Okay, I’ve said a lot of positive things because I do think this is a classic piece of graphic fiction, but I do have a few questions/complaints. First up, and this one is really minor, they spelled Rob’s last name differently in its two appearances (Facincani/Facincanni). That bugged me and should have been fixed in the reprint process. I was also disappointed that the Pantheon collection has zero extras. No intro, no full covers, zilch. I could have definitely used some in-book insight after reading the book, but I guess I’ll just have to troll the internet. Finally, I’m not sure how a pair of scenes are supposed to fit together in the first few sections. There’s a scene with Keith and his buddies hanging out in the woods.
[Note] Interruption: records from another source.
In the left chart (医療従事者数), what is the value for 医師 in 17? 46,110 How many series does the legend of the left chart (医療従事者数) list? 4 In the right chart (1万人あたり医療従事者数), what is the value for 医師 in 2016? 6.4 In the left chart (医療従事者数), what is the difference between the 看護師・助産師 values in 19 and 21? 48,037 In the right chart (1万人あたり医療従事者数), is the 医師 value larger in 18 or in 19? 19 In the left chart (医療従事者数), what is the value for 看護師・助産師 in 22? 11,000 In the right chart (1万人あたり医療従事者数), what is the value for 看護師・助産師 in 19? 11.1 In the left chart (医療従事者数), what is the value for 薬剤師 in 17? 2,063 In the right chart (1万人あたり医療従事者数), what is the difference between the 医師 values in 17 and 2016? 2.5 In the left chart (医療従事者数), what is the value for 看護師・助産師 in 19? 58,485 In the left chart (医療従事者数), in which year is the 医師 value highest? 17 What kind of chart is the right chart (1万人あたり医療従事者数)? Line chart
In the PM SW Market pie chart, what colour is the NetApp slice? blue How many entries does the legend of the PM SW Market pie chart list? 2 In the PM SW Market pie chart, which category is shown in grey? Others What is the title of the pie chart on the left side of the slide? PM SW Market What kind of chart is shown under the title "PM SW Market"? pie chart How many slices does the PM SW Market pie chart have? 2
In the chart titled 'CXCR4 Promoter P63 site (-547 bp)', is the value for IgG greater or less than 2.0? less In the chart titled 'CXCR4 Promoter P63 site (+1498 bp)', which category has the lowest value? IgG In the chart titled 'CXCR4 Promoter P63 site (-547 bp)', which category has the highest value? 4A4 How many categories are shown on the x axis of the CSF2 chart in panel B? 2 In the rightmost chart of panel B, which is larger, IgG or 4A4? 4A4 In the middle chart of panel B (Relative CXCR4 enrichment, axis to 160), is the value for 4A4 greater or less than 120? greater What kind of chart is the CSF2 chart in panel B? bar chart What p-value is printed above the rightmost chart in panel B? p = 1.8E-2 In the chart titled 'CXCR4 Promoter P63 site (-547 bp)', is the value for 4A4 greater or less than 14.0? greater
Keith splits off and finds a girl’s skin in the brush. We found out in the next story that the skin came from Chris. But, Chris hasn’t been infected yet, which would seem to imply that this story is out of order compared to the rest of them. The rest of the segments seem to be told in somewhat chronological order except when denoted by the aforementioned wavy lines, but the one with Chris shedding her skin takes place seemingly too early in the story. I’m not sure what the deal with that is and maybe it’ll make sense on a later reading. And I will definitely be reading this book again. It made me actually feel something, which can’t be said about most comics and it seems like there’s a lot to unpack, making future readings even more interesting.